The subtitle of this book is “What You Should and Shouldn’t Cook from Scratch — Over 120 Recipes for the Best Homemade Foods,” and while lots of the recipes looked delicious (and the few I tried were exceedingly popular in my household), my favourite part of this book was the commentary about what foods are worth cooking up at home, and what foods should just be purchased instead.

Jennifer Reese is a funny and articulate writer, but more importantly, she is a dedicated do-it-yourself-er who sets out to try homemade versions of just about anything she can think of. I think most of us who try to live sustainable city lives can relate to her struggles to figure out where to draw the line in terms of self-sufficiency. In this book, she balances cost, effort and taste when deciding which foods are best made at home and which can be left to specialists. Each recipe is rated based on the amount of hassle it takes, the tastiness of the results and a cost comparison between store-bought and homemade.

SOURCE DATA
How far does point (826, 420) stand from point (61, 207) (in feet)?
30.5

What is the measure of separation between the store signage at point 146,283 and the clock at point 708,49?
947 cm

REQUEST A
In the book review, what three things is each recipe rated on?
REQUEST B
Pick up the book review right after its last sentence and keep writing.

EXPECTED OUTPUT A
The amount of hassle it takes, how tasty the results are, and how the cost of homemade compares with store-bought.

EXPECTED OUTPUT B
I was stoked that Reese really spares no effort to thoroughly research her decisions. She keeps bees, unsuccessfully experiments with keeping ducks in her laundry room, cures her own meat, makes her own hot dogs (verdict: not worth it, in case you were wondering), makes a ridiculous amount of different cheeses, and keeps chickens and goats (“If rather than a lush green garden, you want your outdoor space to resemble a Third World village, I suggest getting some chickens, who will methodically denude the landscape of every blade of grass, low-lying weed, and wildflower. And if you want to ride yourself of shrubbery and small trees as well, get goats.”). She lives in a regular suburban neighbourhood, so her experiments are relatable for lots of us city dwellers, and I like her enthusiasm and willingness to experiment. You get the sense reading this book that she is trying out all these different techniques for getting her food because she is excited about doing it, not because she wants to write a gimmicky book.